“Research is Like a Competitive Sport”: New Senior Investigator Brings Passion for Diabetes Research

Photo of a crew team on a boat rowing into the horizon

By Leslie Bienen, CHR Writer

Photo of Natalie RitchieNatalie Ritchie, PhD, MA

Natalie Ritchie, PhD, MA, has been working in diabetes prevention for twenty years, but when she talks about it, she is as excited as when she started out. Ritchie joined the Kaiser Permanente Center for Health Research as a Senior Investigator in June 2024, after her two daughters finished their school year in Westminster, Colorado, a suburb of Denver. Ritchie joins CHR after thirteen years at Denver Health, an integrated healthcare system that, like Kaiser Permanente, provides its own health care plans.

Ritchie’s research has focused primarily on improving health equity in diabetes care. At Denver Health, she worked on ten grants in the past year, including three as Principal Investigator. She will bring two projects with her to CHR, both of which focus on the National Diabetes Prevention Program (DPP): a randomized clinical trial to assess the program’s effects on obesity and diabetes risk among women of childbearing age from underserved groups (funder: National Institute for Diabetes and Digestive and Kidney Diseases), and a grant to learn how to better implement the program for Medicare beneficiaries (funder: National Heart, Lung, and Blood Institute).

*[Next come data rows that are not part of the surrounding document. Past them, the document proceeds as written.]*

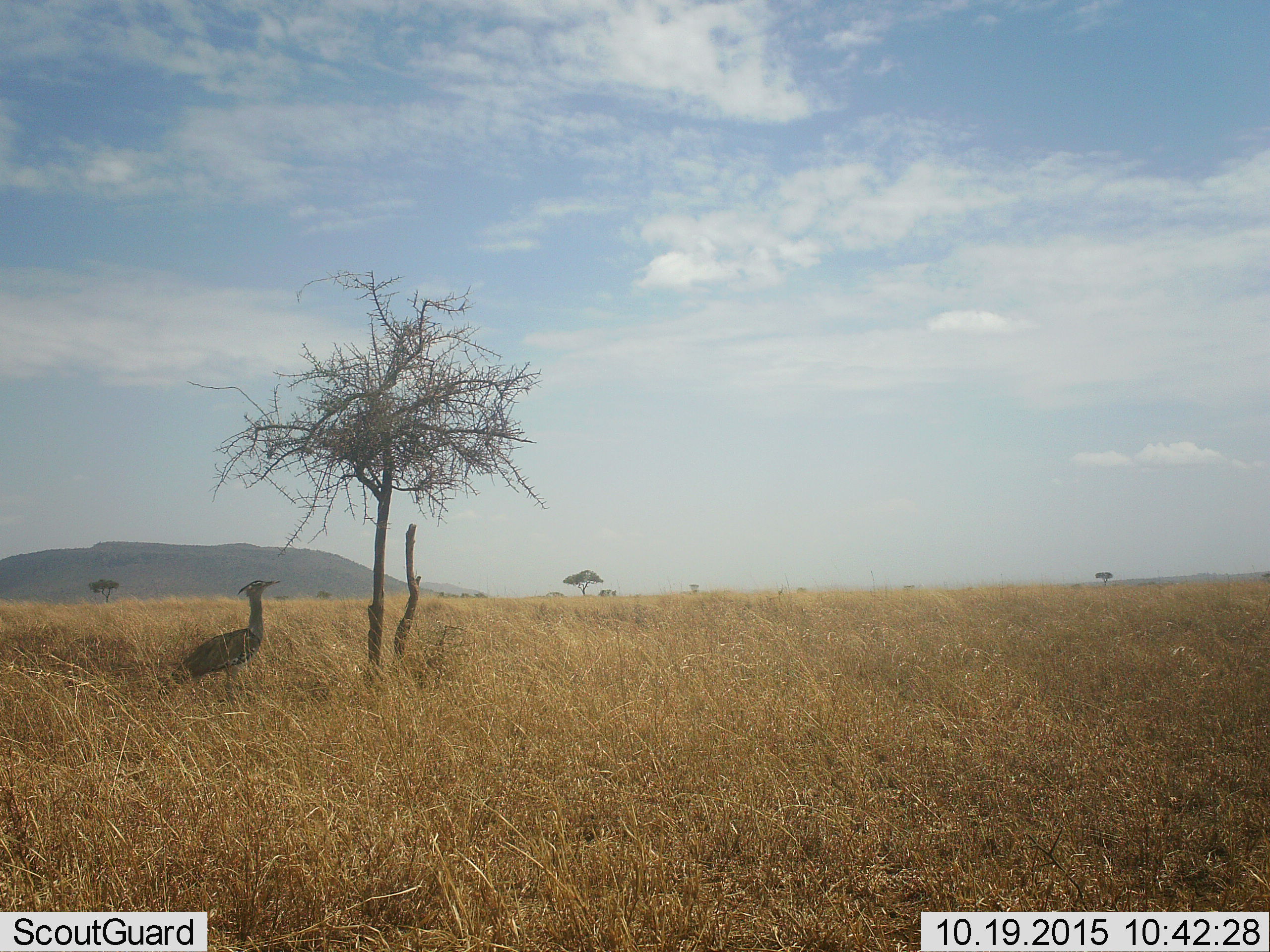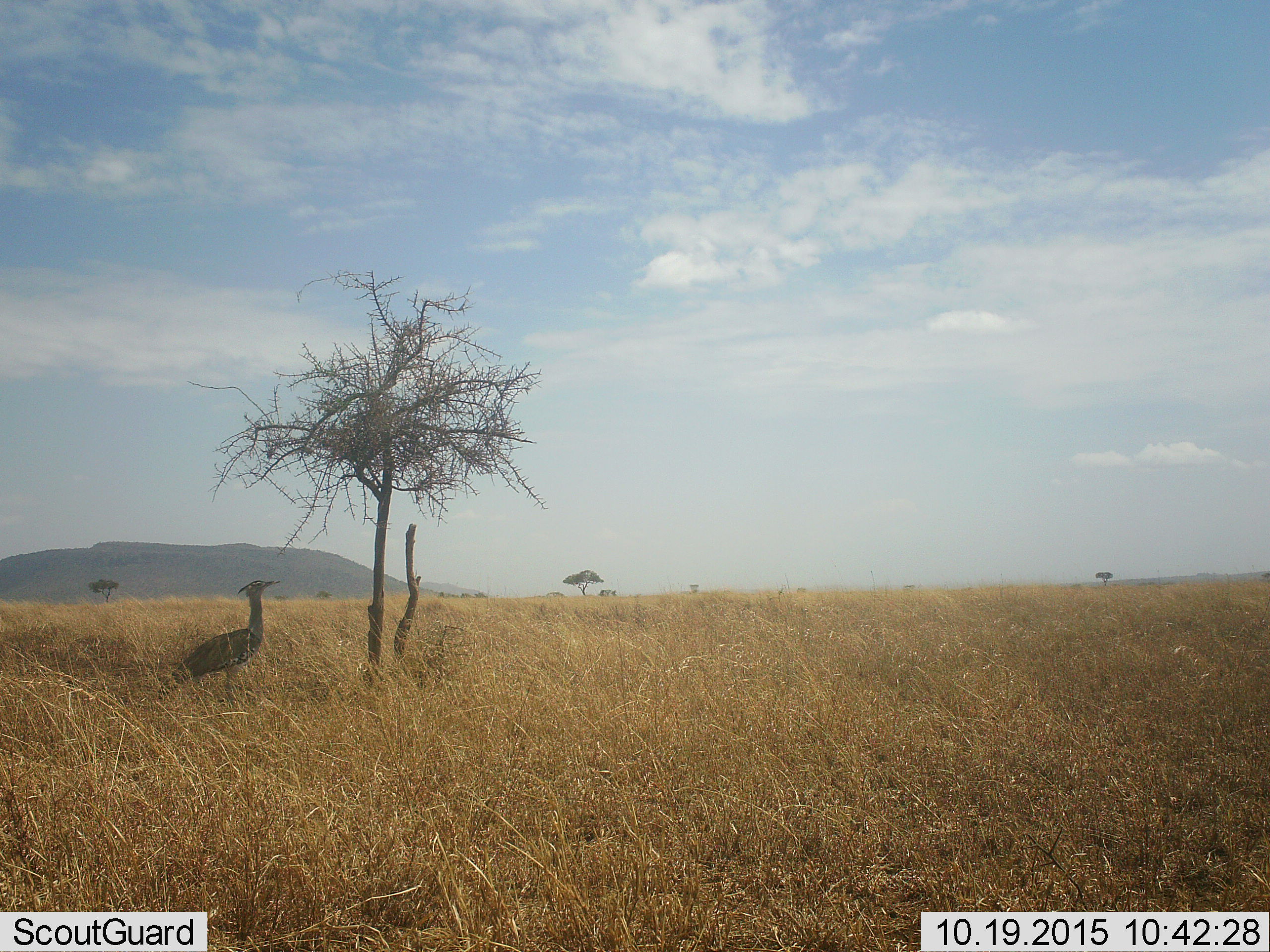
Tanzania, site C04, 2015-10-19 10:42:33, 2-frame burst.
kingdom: Animalia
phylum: Chordata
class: Aves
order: Otidiformes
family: Otididae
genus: Ardeotis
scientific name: Ardeotis kori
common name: kori bustard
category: koribustard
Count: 1.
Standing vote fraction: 92%.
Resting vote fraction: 0%.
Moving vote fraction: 8%.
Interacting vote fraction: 0%.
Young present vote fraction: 0%.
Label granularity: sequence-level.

Ritchie has also researched which factors make people with prediabetes either use, or not use, the National DPP. “The National DPP focuses on translating lifestyle interventions from landmark clinical trials into real-world practice,” Ritchie said. “It’s been an incredible opportunity to explore all facets of the translation process, from making sure we are getting effective outcomes to designing insurance coverage for the program.” With her focus on improving lives and access to health prevention and promotion, Ritchie’s work was an obvious fit for CHR.

Ritchie’s research has been funded by a range of federal agencies and private foundations, and includes studies related to obesity, depression, anxiety, maternal and child health, older adults, primary care, health policy, health economics, and dissemination and implementation science.

Adapting to Change

Adapting to change has been a constant in Ritchie’s life, starting with what she describes as a turbulent childhood in California. Eventually, her family life became so disrupted that other families took her in. In high school, she did two study abroad programs, one in Paraguay and one in Australia, before attending a boarding school in Connecticut. All these experiences provided invaluable lessons in flexibility and in adapting. Ritchie attended the University of Washington as a first-generation college student and was an active member of their champion crew team. During her junior year abroad, she rowed for the University of Barcelona.

After graduating with degrees in Spanish and Psychology, Ritchie received her master’s degree and PhD in Clinical Psychology from the University of Illinois Chicago, focusing on health psychology. She completed her clinical training at Denver Health and her postdoctoral training in patient-centered outcomes research at Denver Health and the University of Colorado School of Medicine. It turned out that rowing was good training for a career in research. “Research is like a competitive sport,” she says now. “It requires perseverance, drive, teamwork, and self-confidence, even when you’re down. And you need to have a game plan, too.”

New Horizons

Ritchie is excited to see what lies ahead as an investigator at CHR, including exploring potential research areas such as new diabetes and weight-loss drugs, and further targeting pregnancy and maternal-child health to improve lifelong health. “One of the best parts of joining CHR is the potential synergy and alignment with CHR’s talented group of researchers,” she says. “I especially look forward to building meaningful and fun collaborations.”

Ritchie is also looking forward to conducting research within Kaiser’s larger research infrastructure. Working at CHR will offer her a wealth of new opportunities for collaboration on a wide variety of health services research. At the same time, Ritchie feels strongly about keeping up with previous partnerships at institutions across the country. Taking threads from the past and weaving them into a new future is something she’s been doing her whole life.

Ritchie, her husband, and their daughters are eager to begin exploring new opportunities in the Portland metro area. “It’s a dream to live in the Pacific Northwest,” she says. “We are looking forward to the hiking, verdant landscapes, and abundant waterfalls.” The family is starting their new chapter in Camas, Washington.